## Task details
Your copy should repeat the data that follows exactly and contain no image.

## The data
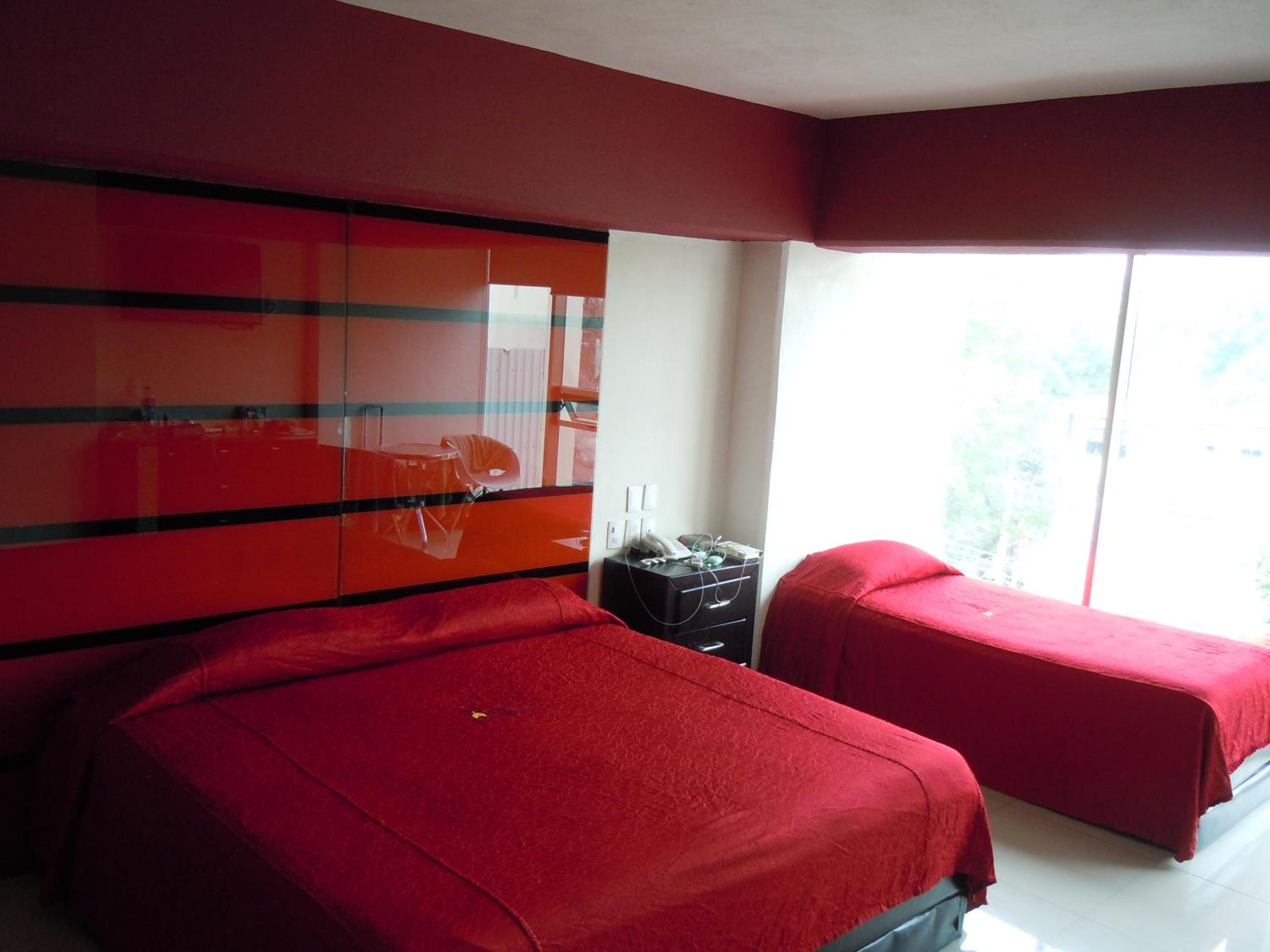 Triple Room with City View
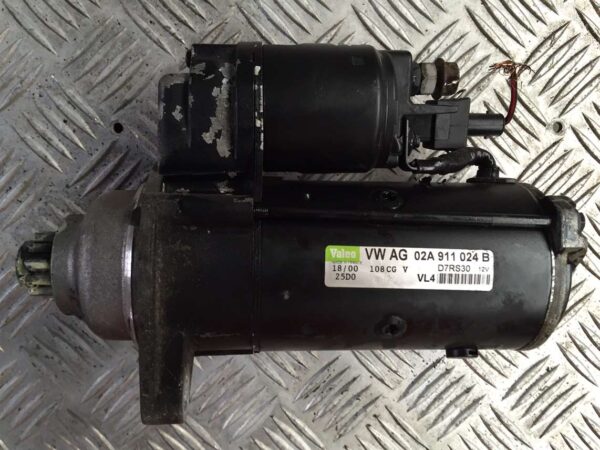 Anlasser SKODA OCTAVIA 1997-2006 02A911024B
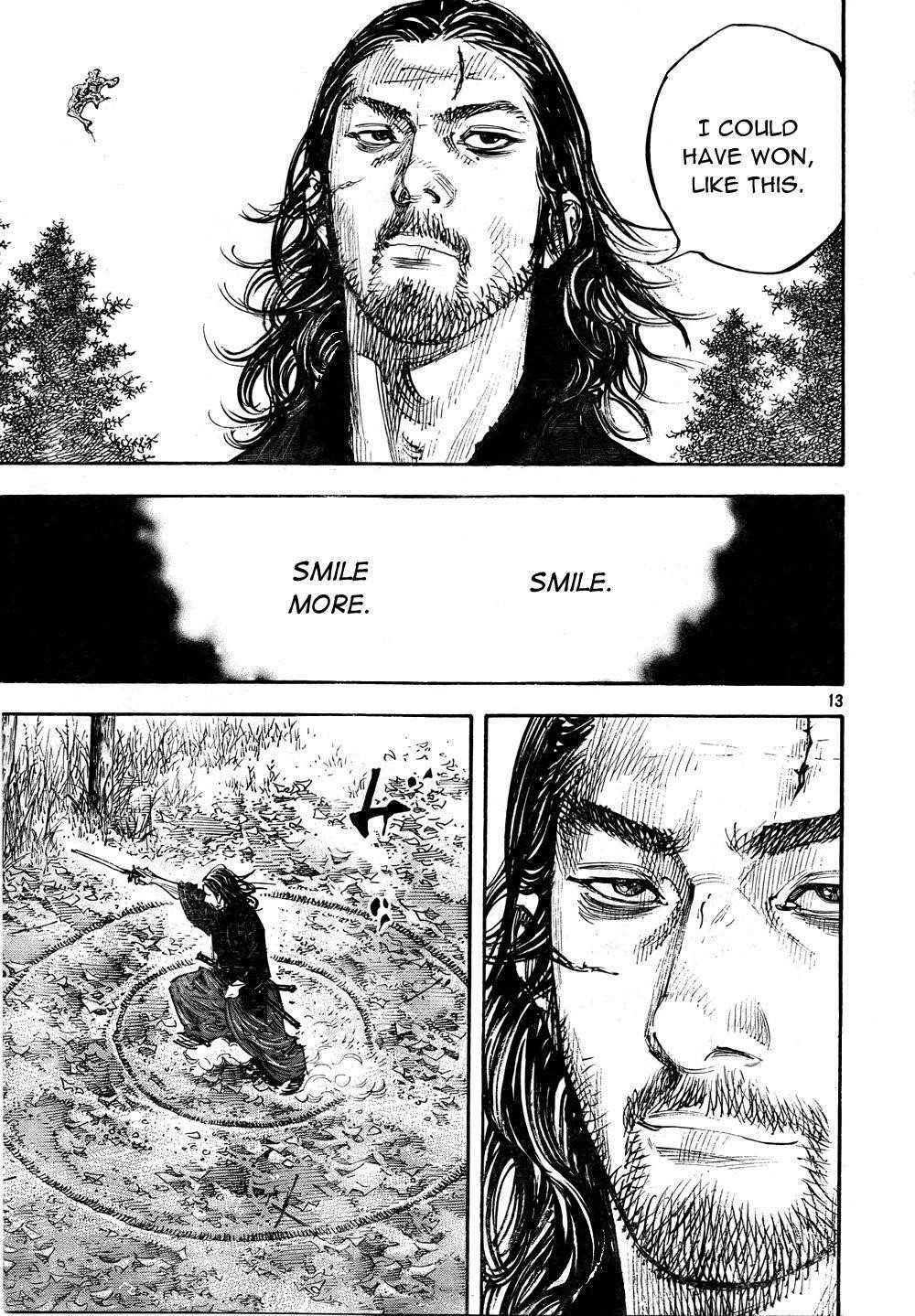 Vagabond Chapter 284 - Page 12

## Exercise result
 Triple Room with City View
 Anlasser SKODA OCTAVIA 1997-2006 02A911024B
 Vagabond Chapter 284 - Page 12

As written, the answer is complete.